* **Exercise 1**
Repeat the part of the S-meter text starting at "The graph shows" and ending at "older 40m graphs.".
* **Exercise 2**
For each statement below, say whether it agrees with the S-meter text. Answer yes or no and quote the deciding words from the text: (a) The graph is based on measurements at 14.175 MHz with the preamp off. (b) PreAmp 2 gave a 6dB increase. (c) The older graphs are for the 20m band.

The graph shows a pretty linear S-Meter for the IC-7610 down to S4 with a 6dB step per S-unit. The above graph is based on the measurements at 14.175 MHz (20m) with the PreAmp off. However, enabling either preamp we can see from Table 1 that the measurements deviate quite a bit. So for the times that I'd use either of the preamps I need to do a bit mental arithmetic. My measurements show a 6dB increase for PreAmp 1 and a 10dB for PreAmp 2. But please note, even though the data in Table 1 looks spot on, the measured values are rounded up or down to the nearest integer. However, we are talking about an Amateur device not a professional Field Strength Meter. So I'm quite happy with the result.

Here are some older 40m graphs.

Graph 2

Graph 3

Graph 4

Below is my cheatsheet for S-Unit vs dBm vs µV.

Graph 4

CLICK on a graph for a better view.

* **Given records**
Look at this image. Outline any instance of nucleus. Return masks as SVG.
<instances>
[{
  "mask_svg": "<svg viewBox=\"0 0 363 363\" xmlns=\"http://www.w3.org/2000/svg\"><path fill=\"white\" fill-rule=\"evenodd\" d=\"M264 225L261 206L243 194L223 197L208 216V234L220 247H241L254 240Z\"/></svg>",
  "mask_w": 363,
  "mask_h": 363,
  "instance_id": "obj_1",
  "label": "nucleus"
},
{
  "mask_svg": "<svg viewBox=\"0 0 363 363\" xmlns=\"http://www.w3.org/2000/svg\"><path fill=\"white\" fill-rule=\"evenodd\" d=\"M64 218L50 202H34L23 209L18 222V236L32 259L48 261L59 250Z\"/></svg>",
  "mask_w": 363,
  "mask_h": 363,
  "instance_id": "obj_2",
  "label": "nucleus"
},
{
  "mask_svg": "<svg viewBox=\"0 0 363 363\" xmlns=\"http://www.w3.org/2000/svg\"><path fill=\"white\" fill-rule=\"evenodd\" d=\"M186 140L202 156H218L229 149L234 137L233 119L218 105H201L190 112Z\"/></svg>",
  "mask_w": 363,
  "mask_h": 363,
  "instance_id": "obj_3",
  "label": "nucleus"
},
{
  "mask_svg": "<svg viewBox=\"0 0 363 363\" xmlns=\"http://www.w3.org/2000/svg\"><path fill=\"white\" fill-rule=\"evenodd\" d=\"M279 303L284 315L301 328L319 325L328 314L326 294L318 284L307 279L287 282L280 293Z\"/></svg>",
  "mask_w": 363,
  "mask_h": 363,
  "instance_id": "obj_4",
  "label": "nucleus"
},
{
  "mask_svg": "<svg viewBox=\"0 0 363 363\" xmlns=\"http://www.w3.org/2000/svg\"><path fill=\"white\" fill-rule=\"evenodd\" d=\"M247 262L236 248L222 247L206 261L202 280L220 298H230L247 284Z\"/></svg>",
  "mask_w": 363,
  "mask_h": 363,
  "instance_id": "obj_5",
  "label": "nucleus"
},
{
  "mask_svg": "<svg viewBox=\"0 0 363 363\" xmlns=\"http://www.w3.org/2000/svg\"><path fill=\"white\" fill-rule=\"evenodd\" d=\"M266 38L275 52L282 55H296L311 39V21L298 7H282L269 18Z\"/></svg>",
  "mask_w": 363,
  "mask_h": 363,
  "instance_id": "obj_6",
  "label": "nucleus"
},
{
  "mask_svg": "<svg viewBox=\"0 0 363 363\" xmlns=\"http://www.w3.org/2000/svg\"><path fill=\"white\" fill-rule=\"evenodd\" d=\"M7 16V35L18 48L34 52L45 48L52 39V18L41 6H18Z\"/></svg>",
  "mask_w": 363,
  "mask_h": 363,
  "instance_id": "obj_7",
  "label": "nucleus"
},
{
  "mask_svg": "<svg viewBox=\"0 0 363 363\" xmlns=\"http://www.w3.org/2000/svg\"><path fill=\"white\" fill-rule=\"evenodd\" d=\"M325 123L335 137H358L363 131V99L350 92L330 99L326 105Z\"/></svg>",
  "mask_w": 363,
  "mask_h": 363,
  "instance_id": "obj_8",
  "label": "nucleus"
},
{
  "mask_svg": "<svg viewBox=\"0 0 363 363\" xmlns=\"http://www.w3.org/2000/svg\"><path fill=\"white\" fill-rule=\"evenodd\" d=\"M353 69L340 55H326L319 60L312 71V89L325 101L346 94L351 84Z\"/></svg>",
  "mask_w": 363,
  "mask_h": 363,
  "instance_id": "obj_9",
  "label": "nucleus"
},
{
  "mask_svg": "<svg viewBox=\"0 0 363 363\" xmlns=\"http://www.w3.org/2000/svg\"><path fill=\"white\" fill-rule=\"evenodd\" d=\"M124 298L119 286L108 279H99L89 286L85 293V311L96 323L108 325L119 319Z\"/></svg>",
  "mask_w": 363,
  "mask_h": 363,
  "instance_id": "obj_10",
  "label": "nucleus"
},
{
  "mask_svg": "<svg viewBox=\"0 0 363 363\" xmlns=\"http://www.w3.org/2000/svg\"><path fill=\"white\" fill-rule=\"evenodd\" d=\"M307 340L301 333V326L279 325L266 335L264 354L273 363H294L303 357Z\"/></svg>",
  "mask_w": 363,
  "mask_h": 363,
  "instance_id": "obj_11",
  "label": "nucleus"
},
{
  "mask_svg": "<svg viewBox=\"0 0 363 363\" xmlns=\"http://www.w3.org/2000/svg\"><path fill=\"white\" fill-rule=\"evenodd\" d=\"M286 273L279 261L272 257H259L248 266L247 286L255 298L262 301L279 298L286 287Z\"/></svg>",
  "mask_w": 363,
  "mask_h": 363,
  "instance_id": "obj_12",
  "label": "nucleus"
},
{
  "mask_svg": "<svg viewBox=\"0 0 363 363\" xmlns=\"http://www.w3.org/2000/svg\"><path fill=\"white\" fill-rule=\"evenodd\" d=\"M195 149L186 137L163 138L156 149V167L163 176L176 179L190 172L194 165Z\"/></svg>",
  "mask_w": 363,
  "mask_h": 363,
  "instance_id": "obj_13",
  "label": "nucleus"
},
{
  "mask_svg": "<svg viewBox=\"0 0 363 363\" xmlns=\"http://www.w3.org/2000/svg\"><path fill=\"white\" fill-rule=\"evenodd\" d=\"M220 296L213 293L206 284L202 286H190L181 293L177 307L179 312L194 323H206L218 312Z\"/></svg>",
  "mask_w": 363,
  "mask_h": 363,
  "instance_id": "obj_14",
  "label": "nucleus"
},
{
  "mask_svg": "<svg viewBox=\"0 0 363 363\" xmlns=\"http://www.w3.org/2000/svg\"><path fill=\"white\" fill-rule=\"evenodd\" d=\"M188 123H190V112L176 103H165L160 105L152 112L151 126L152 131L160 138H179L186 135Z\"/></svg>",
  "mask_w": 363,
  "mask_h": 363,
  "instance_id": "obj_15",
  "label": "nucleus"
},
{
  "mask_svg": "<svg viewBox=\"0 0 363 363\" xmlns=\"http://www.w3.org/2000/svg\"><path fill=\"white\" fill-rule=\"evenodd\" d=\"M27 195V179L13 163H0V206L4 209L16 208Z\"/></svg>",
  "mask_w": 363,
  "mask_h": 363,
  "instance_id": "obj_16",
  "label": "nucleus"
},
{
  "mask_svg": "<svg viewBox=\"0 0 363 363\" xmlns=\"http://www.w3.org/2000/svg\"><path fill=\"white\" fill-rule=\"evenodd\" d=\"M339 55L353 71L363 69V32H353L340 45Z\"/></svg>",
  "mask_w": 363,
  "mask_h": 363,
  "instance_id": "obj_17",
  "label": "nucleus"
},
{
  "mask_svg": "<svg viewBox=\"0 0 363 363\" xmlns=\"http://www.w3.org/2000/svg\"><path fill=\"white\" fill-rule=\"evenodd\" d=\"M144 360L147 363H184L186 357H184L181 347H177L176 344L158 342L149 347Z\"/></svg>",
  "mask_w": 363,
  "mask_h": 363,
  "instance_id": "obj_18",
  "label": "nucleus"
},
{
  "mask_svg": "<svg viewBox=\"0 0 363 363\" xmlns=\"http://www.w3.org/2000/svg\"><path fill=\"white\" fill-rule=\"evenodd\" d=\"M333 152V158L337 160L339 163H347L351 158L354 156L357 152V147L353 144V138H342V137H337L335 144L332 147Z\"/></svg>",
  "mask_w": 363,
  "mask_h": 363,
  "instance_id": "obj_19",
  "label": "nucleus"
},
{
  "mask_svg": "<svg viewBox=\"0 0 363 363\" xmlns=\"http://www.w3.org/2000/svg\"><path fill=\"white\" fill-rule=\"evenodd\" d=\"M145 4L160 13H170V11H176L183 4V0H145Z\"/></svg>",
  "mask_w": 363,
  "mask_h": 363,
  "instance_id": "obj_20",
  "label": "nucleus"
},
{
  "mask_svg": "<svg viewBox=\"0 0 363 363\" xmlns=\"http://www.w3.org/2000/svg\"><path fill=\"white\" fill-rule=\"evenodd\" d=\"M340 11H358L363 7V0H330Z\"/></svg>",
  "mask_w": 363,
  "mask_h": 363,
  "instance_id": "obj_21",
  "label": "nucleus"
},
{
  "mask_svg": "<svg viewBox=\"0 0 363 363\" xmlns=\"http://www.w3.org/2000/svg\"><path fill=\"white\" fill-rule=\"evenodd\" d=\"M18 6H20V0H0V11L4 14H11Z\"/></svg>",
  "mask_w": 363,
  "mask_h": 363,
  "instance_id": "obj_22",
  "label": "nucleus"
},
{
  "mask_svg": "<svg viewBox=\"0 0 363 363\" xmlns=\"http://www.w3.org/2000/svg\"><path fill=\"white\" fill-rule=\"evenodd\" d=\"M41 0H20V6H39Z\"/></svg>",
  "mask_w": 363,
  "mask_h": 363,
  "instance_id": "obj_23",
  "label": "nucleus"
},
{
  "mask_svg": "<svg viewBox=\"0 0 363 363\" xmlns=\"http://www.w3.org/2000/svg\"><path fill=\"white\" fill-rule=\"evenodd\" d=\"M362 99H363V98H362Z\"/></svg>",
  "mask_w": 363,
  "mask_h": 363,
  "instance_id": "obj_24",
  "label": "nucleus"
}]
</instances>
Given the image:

---

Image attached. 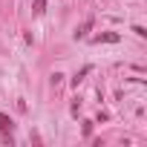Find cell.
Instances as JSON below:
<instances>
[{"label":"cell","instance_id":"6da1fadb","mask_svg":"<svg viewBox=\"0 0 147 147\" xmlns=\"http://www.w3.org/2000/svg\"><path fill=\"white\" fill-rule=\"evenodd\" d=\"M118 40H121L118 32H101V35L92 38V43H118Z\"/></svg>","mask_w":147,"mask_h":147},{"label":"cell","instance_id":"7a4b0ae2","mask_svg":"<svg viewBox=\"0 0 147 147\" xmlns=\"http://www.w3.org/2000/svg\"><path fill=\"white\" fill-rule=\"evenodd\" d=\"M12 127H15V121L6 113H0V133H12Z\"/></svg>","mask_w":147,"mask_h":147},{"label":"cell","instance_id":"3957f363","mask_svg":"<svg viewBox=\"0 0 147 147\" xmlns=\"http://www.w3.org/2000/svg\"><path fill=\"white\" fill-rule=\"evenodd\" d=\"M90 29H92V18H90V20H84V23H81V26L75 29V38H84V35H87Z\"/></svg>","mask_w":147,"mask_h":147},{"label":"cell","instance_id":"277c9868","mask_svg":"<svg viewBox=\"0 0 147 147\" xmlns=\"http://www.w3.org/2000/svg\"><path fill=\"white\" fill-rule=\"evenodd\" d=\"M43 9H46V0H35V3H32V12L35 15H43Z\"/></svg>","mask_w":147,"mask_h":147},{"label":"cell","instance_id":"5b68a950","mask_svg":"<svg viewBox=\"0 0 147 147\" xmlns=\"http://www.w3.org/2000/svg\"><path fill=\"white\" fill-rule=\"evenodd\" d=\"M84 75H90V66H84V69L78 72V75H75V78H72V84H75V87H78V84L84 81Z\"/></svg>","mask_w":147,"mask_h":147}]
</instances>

...

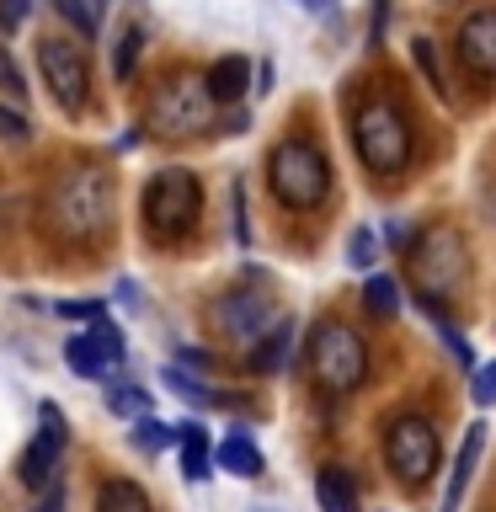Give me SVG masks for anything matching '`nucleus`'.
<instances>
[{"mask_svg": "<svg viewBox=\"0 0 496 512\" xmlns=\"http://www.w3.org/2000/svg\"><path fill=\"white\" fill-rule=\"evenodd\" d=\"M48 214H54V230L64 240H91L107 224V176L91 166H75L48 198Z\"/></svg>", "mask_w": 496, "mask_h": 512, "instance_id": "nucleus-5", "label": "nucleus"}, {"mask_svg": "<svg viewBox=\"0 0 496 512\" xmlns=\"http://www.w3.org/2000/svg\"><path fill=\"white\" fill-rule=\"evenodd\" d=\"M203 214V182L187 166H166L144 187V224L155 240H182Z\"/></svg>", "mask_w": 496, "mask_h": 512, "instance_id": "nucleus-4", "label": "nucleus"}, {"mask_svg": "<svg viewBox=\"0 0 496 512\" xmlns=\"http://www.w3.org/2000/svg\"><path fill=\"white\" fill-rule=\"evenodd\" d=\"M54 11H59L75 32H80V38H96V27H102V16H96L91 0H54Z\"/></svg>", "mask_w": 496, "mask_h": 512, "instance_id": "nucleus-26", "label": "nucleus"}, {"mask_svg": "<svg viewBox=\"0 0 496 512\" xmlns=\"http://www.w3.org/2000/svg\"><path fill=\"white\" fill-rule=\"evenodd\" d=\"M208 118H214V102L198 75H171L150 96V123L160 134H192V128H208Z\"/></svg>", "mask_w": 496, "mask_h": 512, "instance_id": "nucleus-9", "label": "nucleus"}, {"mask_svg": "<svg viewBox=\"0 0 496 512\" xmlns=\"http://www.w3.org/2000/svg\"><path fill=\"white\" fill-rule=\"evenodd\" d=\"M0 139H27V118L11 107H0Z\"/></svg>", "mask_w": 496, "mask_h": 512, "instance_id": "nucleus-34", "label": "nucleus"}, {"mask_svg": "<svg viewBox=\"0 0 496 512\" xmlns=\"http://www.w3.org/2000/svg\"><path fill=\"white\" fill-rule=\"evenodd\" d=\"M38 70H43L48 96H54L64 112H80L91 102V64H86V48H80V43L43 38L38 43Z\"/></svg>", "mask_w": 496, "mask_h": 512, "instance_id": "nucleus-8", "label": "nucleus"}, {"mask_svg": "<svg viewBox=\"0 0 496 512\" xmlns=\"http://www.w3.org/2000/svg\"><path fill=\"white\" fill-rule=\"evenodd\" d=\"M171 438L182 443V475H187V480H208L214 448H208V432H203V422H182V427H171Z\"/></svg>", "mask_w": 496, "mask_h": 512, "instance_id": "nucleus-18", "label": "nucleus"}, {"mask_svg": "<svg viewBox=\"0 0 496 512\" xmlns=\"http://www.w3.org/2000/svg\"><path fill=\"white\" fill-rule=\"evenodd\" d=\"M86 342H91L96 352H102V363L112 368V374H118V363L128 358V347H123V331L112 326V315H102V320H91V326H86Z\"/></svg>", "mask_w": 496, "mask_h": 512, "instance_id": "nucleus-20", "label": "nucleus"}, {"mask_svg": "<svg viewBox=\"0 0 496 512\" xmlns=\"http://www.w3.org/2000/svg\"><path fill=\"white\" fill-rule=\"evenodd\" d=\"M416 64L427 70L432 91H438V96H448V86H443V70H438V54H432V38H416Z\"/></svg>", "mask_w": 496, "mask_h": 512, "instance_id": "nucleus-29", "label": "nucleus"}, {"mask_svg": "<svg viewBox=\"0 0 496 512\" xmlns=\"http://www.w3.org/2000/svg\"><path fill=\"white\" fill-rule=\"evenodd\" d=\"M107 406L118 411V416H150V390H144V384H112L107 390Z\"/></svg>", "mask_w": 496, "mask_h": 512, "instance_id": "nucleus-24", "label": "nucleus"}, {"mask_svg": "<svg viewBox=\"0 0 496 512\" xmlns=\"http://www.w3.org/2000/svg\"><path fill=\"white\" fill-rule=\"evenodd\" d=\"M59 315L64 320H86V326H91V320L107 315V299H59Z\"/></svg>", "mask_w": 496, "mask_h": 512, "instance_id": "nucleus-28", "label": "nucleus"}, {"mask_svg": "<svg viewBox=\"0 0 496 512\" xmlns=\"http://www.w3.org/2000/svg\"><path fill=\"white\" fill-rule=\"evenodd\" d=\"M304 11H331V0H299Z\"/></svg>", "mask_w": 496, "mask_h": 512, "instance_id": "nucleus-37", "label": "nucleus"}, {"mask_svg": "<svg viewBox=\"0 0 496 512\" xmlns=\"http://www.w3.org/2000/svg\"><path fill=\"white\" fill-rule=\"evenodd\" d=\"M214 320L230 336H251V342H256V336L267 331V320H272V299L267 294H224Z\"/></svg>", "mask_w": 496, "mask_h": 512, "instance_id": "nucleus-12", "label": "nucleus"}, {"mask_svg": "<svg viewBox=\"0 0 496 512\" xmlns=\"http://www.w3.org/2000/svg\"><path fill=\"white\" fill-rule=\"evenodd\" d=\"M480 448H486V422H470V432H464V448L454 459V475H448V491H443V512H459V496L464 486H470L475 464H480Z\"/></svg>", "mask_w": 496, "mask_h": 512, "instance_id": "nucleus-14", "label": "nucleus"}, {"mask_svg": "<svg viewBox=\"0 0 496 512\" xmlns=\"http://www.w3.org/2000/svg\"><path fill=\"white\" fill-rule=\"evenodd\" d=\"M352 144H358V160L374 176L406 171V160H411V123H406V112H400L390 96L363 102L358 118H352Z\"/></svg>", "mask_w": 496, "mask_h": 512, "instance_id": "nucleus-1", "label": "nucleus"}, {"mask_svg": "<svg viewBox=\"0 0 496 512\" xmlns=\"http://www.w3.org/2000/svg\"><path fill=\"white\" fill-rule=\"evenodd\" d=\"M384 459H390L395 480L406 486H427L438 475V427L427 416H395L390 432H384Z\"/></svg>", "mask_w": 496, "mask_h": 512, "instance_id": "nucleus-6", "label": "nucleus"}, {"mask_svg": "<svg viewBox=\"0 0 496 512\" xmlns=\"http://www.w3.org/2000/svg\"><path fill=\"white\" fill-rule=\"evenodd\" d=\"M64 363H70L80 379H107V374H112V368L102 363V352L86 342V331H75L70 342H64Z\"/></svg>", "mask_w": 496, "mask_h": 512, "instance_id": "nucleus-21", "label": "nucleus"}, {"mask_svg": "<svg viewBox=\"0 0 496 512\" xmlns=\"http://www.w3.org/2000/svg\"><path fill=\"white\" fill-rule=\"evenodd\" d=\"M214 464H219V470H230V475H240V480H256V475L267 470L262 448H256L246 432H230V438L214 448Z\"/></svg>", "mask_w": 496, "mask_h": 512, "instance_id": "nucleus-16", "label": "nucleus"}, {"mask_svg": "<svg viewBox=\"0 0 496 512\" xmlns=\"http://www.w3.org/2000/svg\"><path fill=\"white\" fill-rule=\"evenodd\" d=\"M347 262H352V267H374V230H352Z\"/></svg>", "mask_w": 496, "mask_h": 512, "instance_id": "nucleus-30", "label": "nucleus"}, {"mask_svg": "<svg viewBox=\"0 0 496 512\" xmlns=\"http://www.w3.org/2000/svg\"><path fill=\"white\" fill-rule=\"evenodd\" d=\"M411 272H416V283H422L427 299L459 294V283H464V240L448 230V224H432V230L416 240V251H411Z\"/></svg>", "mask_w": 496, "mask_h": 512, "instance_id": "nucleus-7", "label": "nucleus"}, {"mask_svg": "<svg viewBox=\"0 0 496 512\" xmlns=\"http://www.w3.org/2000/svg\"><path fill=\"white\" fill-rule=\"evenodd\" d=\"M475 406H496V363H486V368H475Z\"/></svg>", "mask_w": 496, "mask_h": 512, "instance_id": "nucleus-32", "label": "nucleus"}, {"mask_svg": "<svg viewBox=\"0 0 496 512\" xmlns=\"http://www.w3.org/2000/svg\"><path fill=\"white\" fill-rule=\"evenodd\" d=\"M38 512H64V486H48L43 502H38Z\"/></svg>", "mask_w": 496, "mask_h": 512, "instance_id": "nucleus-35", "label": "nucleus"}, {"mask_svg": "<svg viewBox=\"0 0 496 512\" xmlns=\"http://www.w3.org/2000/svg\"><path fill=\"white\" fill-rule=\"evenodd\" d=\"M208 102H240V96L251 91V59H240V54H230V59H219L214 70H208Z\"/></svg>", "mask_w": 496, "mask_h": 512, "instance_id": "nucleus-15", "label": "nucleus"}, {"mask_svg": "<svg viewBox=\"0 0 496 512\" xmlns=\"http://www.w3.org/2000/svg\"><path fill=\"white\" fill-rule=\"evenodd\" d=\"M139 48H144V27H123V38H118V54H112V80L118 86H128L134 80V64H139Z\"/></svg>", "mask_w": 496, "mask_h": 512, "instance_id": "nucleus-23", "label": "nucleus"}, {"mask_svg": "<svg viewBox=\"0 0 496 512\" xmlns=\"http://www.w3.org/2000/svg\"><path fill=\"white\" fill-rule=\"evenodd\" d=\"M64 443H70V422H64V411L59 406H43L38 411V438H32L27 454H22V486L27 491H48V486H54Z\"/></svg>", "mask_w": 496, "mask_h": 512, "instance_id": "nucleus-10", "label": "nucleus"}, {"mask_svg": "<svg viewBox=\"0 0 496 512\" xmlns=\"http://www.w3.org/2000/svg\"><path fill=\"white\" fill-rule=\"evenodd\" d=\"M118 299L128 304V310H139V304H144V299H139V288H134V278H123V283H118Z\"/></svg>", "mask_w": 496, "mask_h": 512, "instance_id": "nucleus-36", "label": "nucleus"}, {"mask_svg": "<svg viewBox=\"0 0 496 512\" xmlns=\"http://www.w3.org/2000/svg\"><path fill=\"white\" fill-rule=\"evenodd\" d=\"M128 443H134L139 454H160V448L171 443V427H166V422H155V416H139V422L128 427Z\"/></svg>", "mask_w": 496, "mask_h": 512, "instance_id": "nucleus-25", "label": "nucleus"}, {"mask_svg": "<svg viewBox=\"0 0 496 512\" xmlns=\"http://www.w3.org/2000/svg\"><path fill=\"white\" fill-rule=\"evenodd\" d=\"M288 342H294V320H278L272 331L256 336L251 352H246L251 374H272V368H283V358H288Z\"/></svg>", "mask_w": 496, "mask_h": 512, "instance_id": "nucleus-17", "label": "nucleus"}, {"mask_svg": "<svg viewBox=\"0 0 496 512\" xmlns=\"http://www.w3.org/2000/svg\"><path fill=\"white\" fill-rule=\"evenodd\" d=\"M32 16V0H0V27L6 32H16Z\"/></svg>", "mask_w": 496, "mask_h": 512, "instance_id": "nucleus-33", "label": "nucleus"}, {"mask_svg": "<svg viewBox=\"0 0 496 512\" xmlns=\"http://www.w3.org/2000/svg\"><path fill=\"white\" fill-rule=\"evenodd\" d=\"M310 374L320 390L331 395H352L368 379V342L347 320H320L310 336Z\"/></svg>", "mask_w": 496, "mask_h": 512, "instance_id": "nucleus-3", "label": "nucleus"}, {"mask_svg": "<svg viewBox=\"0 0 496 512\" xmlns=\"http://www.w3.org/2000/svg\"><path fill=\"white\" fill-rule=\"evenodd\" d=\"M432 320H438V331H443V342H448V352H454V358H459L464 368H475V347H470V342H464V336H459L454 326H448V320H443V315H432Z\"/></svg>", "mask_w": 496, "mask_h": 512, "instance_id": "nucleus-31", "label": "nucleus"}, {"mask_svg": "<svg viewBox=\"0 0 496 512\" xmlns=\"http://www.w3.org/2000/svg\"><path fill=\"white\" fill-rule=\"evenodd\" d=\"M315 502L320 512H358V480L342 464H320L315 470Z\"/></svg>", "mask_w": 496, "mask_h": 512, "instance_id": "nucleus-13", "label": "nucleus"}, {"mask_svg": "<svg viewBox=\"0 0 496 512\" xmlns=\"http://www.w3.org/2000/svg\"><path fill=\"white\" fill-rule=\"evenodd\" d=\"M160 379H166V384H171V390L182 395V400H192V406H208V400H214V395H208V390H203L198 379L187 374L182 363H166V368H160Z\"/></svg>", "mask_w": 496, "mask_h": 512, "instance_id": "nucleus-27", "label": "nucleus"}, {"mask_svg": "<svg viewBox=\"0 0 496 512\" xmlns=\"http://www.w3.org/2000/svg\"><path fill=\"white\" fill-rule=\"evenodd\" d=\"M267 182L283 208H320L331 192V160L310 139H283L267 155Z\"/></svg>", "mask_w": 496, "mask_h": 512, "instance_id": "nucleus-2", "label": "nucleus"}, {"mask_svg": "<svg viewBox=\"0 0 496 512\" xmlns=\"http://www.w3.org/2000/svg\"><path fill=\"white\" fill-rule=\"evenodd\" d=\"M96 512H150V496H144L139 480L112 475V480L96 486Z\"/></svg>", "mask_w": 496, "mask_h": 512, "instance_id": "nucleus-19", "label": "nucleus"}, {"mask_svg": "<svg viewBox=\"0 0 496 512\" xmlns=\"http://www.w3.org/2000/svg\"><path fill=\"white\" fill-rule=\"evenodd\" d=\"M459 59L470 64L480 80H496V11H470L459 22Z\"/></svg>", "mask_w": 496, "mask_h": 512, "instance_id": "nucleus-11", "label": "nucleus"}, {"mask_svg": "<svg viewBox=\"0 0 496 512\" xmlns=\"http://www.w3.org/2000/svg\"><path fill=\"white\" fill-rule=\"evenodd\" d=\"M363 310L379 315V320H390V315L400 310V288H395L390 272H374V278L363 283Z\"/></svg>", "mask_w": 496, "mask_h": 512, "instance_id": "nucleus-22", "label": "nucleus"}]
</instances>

* **Right answer 1**
The graph shows a pretty linear S-Meter for the IC-7610 down to S4 with a 6dB step per S-unit. The above graph is based on the measurements at 14.175 MHz (20m) with the PreAmp off. However, enabling either preamp we can see from Table 1 that the measurements deviate quite a bit. So for the times that I'd use either of the preamps I need to do a bit mental arithmetic. My measurements show a 6dB increase for PreAmp 1 and a 10dB for PreAmp 2. But please note, even though the data in Table 1 looks spot on, the measured values are rounded up or down to the nearest integer. However, we are talking about an Amateur device not a professional Field Strength Meter. So I'm quite happy with the result.

Here are some older 40m graphs.

* **Right answer 2**
(a) Yes: "The above graph is based on the measurements at 14.175 MHz (20m) with the PreAmp off."
(b) No: "My measurements show a 6dB increase for PreAmp 1 and a 10dB for PreAmp 2."
(c) No: "Here are some older 40m graphs."